Since each line must match the original, copy out the records with no differences at all.

[DATASET EXCERPTS]
=== Begin Enclosure ===

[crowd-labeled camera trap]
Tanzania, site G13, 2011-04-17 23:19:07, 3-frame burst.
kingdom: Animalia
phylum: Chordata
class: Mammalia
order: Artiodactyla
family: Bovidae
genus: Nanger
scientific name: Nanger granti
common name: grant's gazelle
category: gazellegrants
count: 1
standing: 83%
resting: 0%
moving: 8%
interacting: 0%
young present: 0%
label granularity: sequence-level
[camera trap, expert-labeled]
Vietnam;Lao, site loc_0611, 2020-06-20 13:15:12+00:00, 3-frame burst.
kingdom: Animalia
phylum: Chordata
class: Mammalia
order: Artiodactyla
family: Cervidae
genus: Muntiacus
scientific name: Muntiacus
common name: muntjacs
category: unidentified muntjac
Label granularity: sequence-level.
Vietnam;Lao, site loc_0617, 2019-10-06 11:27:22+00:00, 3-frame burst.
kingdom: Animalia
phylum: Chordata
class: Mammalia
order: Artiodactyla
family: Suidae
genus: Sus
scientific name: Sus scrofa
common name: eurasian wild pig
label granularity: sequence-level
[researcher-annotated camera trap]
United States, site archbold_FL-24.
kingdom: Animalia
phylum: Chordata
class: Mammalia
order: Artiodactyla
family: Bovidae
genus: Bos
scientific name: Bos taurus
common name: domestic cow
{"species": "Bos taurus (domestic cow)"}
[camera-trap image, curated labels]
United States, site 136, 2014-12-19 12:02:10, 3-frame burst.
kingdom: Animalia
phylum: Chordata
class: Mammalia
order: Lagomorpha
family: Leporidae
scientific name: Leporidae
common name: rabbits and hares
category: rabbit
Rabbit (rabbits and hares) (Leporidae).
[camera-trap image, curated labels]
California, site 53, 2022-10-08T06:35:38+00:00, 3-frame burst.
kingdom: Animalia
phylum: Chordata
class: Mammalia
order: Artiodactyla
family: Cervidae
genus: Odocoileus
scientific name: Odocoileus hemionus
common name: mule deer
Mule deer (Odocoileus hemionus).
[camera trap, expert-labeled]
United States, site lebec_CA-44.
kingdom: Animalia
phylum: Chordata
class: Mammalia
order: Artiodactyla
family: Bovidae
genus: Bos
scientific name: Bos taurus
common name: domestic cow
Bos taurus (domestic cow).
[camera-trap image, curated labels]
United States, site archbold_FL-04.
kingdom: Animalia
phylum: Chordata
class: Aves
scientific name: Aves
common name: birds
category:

=== End Enclosure ===

[RESPONSE FOR THIS EXERCISE]
[crowd-labeled camera trap]
Tanzania, site G13, 2011-04-17 23:19:07, 3-frame burst.
kingdom: Animalia
phylum: Chordata
class: Mammalia
order: Artiodactyla
family: Bovidae
genus: Nanger
scientific name: Nanger granti
common name: grant's gazelle
category: gazellegrants
count: 1
standing: 83%
resting: 0%
moving: 8%
interacting: 0%
young present: 0%
label granularity: sequence-level
[camera trap, expert-labeled]
Vietnam;Lao, site loc_0611, 2020-06-20 13:15:12+00:00, 3-frame burst.
kingdom: Animalia
phylum: Chordata
class: Mammalia
order: Artiodactyla
family: Cervidae
genus: Muntiacus
scientific name: Muntiacus
common name: muntjacs
category: unidentified muntjac
Label granularity: sequence-level.
Vietnam;Lao, site loc_0617, 2019-10-06 11:27:22+00:00, 3-frame burst.
kingdom: Animalia
phylum: Chordata
class: Mammalia
order: Artiodactyla
family: Suidae
genus: Sus
scientific name: Sus scrofa
common name: eurasian wild pig
label granularity: sequence-level
[researcher-annotated camera trap]
United States, site archbold_FL-24.
kingdom: Animalia
phylum: Chordata
class: Mammalia
order: Artiodactyla
family: Bovidae
genus: Bos
scientific name: Bos taurus
common name: domestic cow
{"species": "Bos taurus (domestic cow)"}
[camera-trap image, curated labels]
United States, site 136, 2014-12-19 12:02:10, 3-frame burst.
kingdom: Animalia
phylum: Chordata
class: Mammalia
order: Lagomorpha
family: Leporidae
scientific name: Leporidae
common name: rabbits and hares
category: rabbit
Rabbit (rabbits and hares) (Leporidae).
[camera-trap image, curated labels]
California, site 53, 2022-10-08T06:35:38+00:00, 3-frame burst.
kingdom: Animalia
phylum: Chordata
class: Mammalia
order: Artiodactyla
family: Cervidae
genus: Odocoileus
scientific name: Odocoileus hemionus
common name: mule deer
Mule deer (Odocoileus hemionus).
[camera trap, expert-labeled]
United States, site lebec_CA-44.
kingdom: Animalia
phylum: Chordata
class: Mammalia
order: Artiodactyla
family: Bovidae
genus: Bos
scientific name: Bos taurus
common name: domestic cow
Bos taurus (domestic cow).
[camera-trap image, curated labels]
United States, site archbold_FL-04.
kingdom: Animalia
phylum: Chordata
class: Aves
scientific name: Aves
common name: birds
category:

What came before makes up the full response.